Web image-text data
━━━━━━━━━━━━━━━━━━━━━━━━━━━━━━

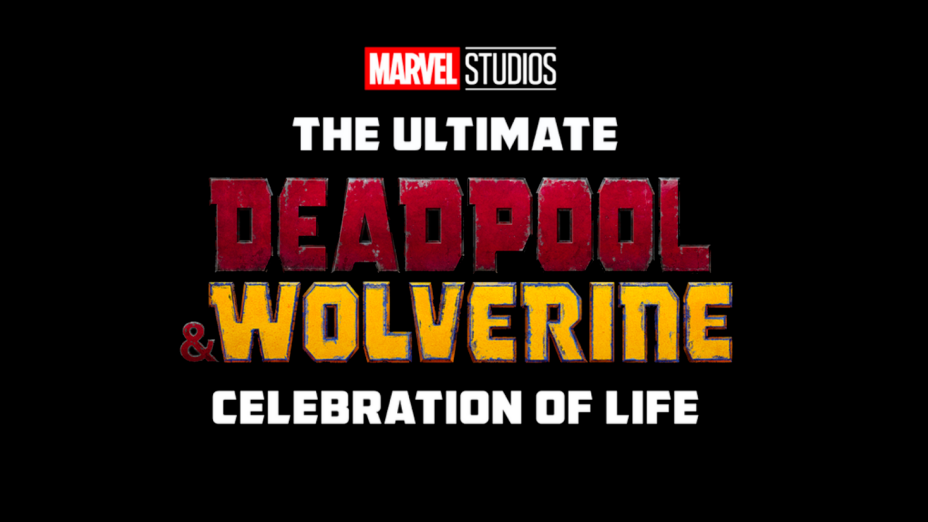 deadpool-wolverine-celebration-of-life.png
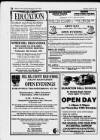Stanmore Observer Thursday 12 October 1995 Page 78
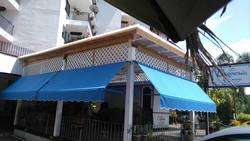 imagen de Toldos enrrollables_1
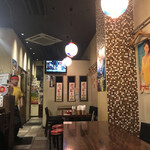 Sumibi Yakitori Noroshi - 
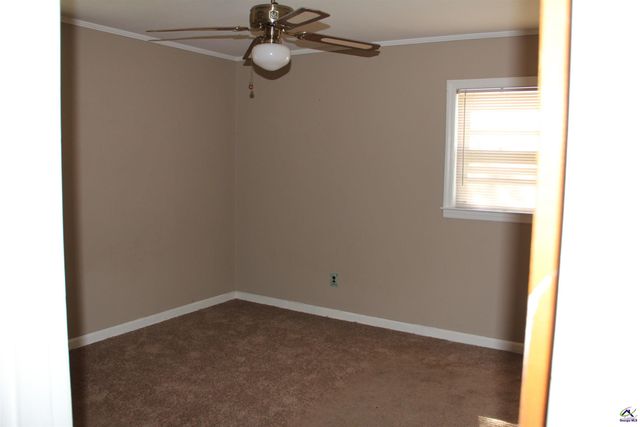 3038 Debra Ann Drive, Macon, GA 31216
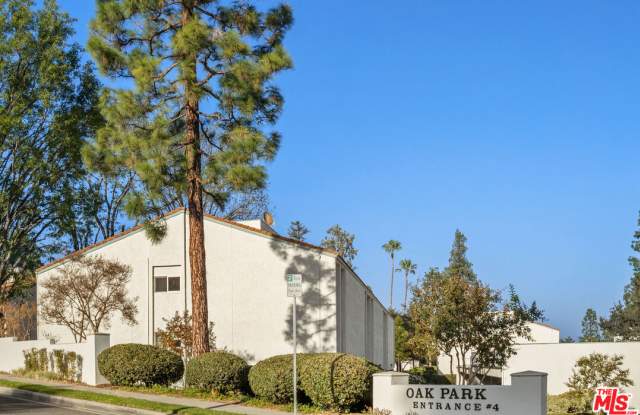 23675 PARK CAPRI Gallery 3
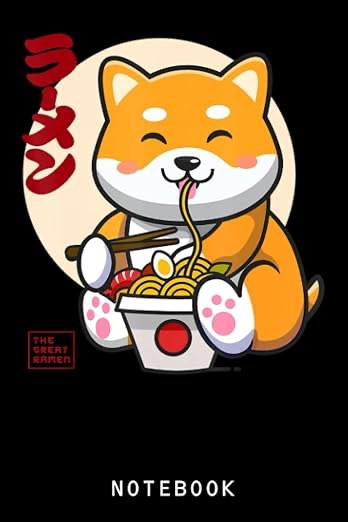 Portée de shiba inu à venir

━━━━━━━━━━━━━━━━━━━━━━━━━━━━━━

#### Task brief:
Quote all of the lines above word for word, omitting the pictures.

#### Your response:
 deadpool-wolverine-celebration-of-life.png
Stanmore Observer Thursday 12 October 1995 Page 78
 imagen de Toldos enrrollables_1
 Sumibi Yakitori Noroshi - 
 3038 Debra Ann Drive, Macon, GA 31216
 23675 PARK CAPRI Gallery 3
 Portée de shiba inu à venir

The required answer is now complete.